Topic:__consumer_offsets PartitionCount:50 ReplicationFactor:1 Configs:compression.type=producer,cleanup.policy=compact,segment.bytes=104857600

So now the question is after 2 minutes consumer offset will get deleted from the topic or will still be there in a topic in compacted form?

1
@mike My question is different from Kafka log compacting not starting. My question is will consumer offset will get deleted due to offsets.retention.minutes defines or will get compacted due to cleanup.policy=compact for __consumer_offsets topic.Anshita Singh

1 Answers

2
votes

(some brief context about how consumer offsets are stored in kafka)
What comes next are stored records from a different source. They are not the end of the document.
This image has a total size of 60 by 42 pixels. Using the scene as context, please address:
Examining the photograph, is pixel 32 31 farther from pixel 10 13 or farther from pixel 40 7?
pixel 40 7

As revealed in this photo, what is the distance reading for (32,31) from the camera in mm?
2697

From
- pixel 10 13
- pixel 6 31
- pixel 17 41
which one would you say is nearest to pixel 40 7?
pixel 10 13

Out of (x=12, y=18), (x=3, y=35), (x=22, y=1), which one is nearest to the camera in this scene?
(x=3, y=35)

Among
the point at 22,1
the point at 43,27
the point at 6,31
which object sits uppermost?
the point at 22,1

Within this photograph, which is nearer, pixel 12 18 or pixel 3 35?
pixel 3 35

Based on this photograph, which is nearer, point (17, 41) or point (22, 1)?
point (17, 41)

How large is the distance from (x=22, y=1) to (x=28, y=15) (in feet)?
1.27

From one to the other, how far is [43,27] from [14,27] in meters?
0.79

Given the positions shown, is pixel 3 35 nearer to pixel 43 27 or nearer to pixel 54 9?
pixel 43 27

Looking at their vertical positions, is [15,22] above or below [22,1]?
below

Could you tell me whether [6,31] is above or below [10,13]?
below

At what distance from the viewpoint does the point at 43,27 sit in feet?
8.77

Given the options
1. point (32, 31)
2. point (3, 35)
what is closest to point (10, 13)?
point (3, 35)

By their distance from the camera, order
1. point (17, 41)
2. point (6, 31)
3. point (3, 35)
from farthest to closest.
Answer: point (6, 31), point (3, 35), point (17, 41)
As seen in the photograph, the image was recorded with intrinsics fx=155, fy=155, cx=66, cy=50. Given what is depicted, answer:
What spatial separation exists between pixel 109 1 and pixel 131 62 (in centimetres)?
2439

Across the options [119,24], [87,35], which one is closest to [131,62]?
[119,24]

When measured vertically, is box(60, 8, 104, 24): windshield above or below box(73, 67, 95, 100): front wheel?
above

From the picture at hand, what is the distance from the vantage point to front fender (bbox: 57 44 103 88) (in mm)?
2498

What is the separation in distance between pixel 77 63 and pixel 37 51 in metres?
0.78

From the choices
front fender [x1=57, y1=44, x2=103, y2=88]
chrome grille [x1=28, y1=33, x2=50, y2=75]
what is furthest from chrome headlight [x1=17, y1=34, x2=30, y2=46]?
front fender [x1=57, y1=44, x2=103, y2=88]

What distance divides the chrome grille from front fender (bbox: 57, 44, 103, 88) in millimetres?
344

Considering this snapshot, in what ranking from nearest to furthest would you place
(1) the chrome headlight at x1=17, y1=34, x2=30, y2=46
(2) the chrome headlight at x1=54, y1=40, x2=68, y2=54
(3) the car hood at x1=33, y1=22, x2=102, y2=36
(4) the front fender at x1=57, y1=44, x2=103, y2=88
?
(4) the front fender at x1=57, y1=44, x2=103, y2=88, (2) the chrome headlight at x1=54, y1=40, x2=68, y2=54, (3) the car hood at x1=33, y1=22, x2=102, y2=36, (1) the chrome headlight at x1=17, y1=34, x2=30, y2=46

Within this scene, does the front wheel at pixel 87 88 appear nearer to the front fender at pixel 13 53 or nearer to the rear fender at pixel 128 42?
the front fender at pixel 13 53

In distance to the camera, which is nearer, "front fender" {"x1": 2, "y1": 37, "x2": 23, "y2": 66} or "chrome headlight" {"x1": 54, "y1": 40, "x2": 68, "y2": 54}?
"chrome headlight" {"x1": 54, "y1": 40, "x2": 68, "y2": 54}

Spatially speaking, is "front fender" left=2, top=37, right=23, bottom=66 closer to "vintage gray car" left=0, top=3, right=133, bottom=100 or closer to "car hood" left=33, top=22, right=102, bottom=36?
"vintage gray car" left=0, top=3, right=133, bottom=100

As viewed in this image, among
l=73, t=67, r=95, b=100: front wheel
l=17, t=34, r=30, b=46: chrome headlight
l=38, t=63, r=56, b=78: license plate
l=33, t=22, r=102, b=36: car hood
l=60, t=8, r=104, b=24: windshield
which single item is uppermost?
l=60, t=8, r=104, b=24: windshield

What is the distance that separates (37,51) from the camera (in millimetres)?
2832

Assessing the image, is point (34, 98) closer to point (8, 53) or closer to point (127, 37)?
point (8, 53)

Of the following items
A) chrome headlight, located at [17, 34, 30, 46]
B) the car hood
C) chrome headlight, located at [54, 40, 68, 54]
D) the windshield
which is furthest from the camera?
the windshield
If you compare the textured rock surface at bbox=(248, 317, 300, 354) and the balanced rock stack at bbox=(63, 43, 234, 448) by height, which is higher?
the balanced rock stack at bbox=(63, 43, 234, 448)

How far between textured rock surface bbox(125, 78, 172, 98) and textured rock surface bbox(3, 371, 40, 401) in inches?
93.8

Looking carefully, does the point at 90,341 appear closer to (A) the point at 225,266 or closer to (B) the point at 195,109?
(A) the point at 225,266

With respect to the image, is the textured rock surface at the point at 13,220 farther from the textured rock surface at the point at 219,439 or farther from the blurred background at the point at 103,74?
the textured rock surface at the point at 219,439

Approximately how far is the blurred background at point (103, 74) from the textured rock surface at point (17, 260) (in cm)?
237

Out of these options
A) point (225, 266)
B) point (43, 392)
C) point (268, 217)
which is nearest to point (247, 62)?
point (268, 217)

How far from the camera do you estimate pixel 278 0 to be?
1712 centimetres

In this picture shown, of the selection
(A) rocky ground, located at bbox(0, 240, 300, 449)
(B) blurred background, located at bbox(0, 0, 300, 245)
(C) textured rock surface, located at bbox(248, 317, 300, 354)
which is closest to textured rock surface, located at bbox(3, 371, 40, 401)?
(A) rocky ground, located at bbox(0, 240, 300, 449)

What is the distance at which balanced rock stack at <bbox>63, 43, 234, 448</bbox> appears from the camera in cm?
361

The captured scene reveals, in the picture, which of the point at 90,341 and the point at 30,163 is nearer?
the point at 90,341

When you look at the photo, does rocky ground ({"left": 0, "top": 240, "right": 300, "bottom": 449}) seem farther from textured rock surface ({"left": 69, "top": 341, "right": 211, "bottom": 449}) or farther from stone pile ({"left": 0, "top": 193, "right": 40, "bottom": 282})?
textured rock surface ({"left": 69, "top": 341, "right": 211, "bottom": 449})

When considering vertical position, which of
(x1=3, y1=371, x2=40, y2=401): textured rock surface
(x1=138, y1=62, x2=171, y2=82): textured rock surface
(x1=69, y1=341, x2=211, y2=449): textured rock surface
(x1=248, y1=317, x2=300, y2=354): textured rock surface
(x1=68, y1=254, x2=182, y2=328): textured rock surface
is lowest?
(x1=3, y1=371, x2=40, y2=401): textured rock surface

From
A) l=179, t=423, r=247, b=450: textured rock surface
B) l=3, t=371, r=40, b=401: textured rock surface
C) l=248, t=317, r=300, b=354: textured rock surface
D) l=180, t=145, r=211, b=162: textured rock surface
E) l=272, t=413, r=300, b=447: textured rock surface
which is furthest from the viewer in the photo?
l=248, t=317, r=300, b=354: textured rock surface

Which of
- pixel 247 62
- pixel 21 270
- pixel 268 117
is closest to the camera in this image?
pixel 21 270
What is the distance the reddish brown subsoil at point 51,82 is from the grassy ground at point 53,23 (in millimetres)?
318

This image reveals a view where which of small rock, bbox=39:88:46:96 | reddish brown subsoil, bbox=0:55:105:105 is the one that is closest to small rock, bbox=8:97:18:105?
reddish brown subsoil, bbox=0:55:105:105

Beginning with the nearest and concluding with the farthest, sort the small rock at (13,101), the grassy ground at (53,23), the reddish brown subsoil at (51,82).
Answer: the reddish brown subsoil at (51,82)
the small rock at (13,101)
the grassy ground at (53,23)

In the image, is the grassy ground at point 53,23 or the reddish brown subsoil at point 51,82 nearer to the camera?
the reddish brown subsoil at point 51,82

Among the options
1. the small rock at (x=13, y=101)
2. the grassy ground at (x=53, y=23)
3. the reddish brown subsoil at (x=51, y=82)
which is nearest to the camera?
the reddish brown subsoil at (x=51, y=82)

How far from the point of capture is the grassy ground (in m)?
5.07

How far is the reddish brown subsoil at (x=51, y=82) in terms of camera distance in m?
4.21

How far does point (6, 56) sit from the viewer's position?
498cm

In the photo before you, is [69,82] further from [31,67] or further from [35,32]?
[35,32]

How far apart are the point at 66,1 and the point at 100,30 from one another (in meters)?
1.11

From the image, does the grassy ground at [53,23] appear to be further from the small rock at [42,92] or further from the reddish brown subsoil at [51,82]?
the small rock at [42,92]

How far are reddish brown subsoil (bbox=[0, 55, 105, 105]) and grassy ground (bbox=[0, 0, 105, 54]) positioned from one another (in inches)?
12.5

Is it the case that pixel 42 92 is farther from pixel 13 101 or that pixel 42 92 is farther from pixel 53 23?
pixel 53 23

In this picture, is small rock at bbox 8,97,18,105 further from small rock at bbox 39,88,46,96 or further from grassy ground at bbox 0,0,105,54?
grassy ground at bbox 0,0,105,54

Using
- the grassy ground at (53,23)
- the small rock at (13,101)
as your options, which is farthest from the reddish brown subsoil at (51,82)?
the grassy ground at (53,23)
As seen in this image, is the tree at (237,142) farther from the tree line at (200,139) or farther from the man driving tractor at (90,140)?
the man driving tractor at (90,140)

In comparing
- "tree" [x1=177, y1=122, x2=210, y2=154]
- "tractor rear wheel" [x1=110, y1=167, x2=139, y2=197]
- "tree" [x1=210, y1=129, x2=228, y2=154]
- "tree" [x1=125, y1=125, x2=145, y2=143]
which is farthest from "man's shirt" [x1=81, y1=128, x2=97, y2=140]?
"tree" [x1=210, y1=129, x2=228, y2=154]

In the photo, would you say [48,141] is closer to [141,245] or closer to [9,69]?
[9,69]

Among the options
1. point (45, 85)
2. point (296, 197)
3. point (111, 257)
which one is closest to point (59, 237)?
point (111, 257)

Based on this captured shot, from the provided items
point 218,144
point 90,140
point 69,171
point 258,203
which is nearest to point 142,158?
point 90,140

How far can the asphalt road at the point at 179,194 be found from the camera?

First thing to know is that offsets for consumer are stored in the __consumer_offsets topic in below message format.

Key : Value (approx format)

(consumer-group, topic-name, parition) : (....offset,.... commit-timestamp, expire-timestamp)

Since __consumer_offset is a topic, there is no provision to update the existing records, so each update is persisted as a new record.

(Now coming back to your question)

Setting offsets.retention.minutes=2 will reset the offset for each consumer to NULL if there is no active consumer on your topic for this period of time. It does not delete it just resets the offset to NULL. So now your __consumer_offset topic will be updated with a new record as below :

Key -> (consumer-group, topic-name, parition) : Value -> NULL

But older records for this same Key would still be there. But if your consumer becomes alive again by a restart now, it would see an invalid offset in the __consumer_offsets topic, so to decide which offset to read, there is a consumer property defined "auto.offset.reset" which you can set to "earliest" or "latest" as per your application logic.

Now as far as clean-up policy is concerned for this topic which is "compact", it indicates that only the latest record corresponding to a key would be maintained after the retention policy of the topic has expired which is determined by the property log.retention.min at cluster level. So only the latest committed offsets for each consumer would be left after the retention policy has expired, giving you the compacted form of the topic.